*Task brief:* Below are some records. Retype exactly the lines from the one containing "Aerial shot of a cargo train." through the one containing "sitting on boat man", both included, skipping every picture.

*Study material:*
== Segment start ==

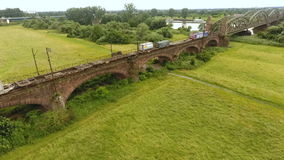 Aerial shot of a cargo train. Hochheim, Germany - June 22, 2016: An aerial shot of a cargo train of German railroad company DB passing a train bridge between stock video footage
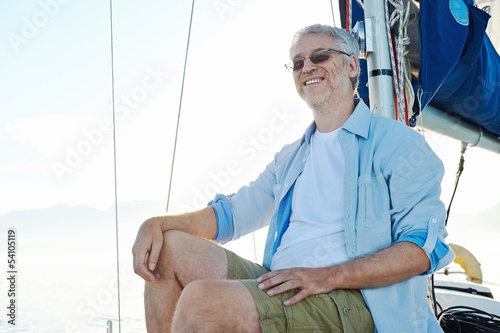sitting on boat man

== Segment end ==
== Segment start ==

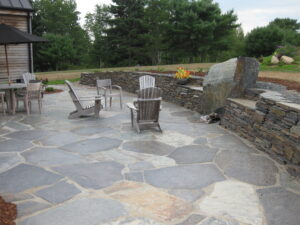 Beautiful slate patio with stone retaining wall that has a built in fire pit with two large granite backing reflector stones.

== Segment end ==

*Response:*
 Aerial shot of a cargo train. Hochheim, Germany - June 22, 2016: An aerial shot of a cargo train of German railroad company DB passing a train bridge between stock video footage
sitting on boat man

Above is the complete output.